Formation Pathways and Composition of Iodine Oxide Ultra-Fine Particles

Abstract

Environmental Context.Bursts of ultra-fine particles (diameter < 10 nm) in the daytime coastal marine boundary layer at low tide coincide with the observation of iodine oxide radicals. The detection of iodine in the particles suggests a direct link between the biogenic emission of iodine-containing vapours and subsequent particle nucleation and growth. These coastal aerosols are therefore most likely iodine oxide polymers. However, the reaction pathways leading to the homogeneous nucleation of these particles are currently an area of uncertainty, as is their final composition. These ultra-fine particles are potentially important as a source of cloud condensation nuclei, and as a major pathway for enriching iodine in marine aerosol. Abstract.Iodine oxide nanoparticles were generated photochemically from I2 in the presence of O3, and their morphology and composition analyzed by transmission electron microscopy (TEM).

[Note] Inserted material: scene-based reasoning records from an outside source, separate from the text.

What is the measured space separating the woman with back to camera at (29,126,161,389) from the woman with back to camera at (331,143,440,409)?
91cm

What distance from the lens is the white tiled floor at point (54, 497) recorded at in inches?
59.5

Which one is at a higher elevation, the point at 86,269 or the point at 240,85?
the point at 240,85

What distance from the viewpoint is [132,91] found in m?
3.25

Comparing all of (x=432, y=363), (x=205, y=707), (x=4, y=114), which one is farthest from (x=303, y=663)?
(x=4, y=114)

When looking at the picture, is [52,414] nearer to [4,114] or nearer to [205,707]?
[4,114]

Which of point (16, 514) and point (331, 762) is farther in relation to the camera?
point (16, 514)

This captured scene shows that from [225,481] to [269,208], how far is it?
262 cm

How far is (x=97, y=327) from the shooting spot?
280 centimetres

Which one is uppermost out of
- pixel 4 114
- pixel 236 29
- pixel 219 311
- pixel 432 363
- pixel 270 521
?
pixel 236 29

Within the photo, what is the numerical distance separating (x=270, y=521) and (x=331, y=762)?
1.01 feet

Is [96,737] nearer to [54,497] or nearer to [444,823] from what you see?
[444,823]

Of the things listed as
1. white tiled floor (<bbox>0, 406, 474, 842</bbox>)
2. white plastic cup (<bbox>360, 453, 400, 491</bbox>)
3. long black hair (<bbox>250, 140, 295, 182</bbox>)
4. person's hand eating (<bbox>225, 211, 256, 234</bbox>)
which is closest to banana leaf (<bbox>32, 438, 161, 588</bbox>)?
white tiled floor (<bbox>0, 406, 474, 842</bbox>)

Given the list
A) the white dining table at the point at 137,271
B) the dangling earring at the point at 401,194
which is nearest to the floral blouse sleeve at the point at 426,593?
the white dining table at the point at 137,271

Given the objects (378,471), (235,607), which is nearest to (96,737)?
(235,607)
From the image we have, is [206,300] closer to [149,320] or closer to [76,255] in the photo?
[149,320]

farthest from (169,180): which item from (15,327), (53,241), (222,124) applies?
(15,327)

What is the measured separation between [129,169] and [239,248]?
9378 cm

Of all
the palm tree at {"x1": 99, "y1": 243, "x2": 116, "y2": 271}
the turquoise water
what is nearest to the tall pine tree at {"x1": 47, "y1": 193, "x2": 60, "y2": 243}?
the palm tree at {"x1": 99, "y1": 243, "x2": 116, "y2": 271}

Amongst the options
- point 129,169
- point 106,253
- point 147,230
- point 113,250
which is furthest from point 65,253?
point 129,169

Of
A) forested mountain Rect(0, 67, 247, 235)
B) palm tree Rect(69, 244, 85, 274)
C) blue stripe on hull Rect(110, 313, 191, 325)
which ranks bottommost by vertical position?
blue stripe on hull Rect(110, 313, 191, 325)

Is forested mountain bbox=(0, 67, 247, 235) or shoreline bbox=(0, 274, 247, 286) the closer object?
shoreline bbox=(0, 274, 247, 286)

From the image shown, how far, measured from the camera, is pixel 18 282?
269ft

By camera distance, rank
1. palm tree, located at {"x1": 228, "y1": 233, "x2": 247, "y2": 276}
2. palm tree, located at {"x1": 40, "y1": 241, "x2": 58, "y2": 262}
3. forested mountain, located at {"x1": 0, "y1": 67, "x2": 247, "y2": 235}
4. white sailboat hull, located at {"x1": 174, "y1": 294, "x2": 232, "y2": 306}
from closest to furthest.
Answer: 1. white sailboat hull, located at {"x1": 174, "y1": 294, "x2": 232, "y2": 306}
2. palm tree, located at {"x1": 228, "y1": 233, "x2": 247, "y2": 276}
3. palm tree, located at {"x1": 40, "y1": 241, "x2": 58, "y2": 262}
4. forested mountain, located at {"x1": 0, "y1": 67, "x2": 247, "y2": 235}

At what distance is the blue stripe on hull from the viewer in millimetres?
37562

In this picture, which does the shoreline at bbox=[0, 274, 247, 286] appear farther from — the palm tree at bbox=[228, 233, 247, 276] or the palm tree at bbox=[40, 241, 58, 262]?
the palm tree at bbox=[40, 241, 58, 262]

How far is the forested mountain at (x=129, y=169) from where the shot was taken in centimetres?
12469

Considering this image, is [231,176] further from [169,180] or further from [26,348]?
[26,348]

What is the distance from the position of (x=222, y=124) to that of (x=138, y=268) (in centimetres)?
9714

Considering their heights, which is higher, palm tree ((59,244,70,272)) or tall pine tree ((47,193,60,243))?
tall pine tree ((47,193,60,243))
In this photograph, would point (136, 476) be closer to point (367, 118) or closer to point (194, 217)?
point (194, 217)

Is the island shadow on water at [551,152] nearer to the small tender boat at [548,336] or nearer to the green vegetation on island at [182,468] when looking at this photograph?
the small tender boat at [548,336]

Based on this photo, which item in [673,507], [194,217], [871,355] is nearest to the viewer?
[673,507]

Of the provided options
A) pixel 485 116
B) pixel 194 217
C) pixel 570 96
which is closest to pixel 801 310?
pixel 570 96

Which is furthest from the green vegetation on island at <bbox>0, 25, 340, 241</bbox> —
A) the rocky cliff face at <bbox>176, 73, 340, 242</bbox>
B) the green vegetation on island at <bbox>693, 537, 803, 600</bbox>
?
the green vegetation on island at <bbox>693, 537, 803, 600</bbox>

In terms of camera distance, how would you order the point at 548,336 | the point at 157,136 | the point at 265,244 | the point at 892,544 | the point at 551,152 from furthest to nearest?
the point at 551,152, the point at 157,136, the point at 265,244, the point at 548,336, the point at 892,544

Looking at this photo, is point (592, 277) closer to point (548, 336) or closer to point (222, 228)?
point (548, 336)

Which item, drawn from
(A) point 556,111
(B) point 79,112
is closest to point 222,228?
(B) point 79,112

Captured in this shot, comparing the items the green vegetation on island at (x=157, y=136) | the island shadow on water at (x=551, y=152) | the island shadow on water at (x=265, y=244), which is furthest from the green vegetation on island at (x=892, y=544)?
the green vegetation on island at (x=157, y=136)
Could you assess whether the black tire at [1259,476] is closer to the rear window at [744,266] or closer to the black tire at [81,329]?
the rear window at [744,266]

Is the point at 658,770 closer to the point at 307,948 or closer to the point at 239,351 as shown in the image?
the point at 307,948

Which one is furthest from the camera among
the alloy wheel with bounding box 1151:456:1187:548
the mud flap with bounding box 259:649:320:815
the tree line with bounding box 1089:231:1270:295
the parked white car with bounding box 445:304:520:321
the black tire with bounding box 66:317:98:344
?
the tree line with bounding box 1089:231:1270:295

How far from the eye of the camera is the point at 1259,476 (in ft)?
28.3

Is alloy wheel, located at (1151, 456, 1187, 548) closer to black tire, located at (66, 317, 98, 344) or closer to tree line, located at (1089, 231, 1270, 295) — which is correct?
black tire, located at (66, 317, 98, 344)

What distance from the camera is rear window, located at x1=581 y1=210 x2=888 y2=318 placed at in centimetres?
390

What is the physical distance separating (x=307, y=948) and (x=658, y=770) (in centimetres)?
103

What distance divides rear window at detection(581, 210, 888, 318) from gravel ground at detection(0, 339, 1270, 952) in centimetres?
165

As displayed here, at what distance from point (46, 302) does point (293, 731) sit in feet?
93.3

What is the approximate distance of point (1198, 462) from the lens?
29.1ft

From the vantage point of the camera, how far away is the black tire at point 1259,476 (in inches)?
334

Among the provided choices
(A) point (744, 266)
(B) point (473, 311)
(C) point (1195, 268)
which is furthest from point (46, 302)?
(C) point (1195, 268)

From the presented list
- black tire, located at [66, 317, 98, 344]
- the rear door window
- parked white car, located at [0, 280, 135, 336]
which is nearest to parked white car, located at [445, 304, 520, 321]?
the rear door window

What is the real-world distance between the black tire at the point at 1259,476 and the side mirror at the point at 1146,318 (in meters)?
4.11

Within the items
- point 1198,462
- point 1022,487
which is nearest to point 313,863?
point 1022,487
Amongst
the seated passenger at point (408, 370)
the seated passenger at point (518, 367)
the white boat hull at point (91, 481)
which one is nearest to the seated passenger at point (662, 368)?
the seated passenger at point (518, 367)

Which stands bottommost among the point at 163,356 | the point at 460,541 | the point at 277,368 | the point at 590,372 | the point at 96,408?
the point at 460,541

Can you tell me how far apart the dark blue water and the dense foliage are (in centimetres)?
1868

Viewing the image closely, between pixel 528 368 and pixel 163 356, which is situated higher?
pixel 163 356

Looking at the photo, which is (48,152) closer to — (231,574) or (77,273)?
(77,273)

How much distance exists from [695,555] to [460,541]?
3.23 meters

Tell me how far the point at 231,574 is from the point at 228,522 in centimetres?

The particles exhibit fractal morphologies consistent with agglomerative coagulation, and have an O/I ratio of 2.45 ± 0.08, indicating that they are composed of I2O5. Quantum calculations show that gas-phase I2O5 could be formed by a series of exothermic reactions involving the oxidation of I2O2, I2O3 and I2O4 by O3. In order to form pure I2O5 particles, modelling calculations indicate that the rate coefficients for these reactions probably need to be faster than 6 × 10−13 cm3 molecule−1 s−1 at 295 K. Applying this model to the atmosphere shows that ultra-fine iodine oxide particles formed in the coastal marine boundary layer would then consist of I2O5.